:: Stated goal ::
Write out the lines of the records again, swapping "furthest" for "farthest" and keeping everything else the same. Leave the pictures out.

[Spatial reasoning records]

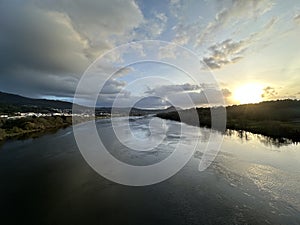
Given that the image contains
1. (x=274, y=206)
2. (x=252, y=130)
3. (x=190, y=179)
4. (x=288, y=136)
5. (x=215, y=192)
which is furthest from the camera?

:: Solution below ::
Given that the image contains
1. (x=274, y=206)
2. (x=252, y=130)
3. (x=190, y=179)
4. (x=288, y=136)
5. (x=215, y=192)
which is farthest from the camera?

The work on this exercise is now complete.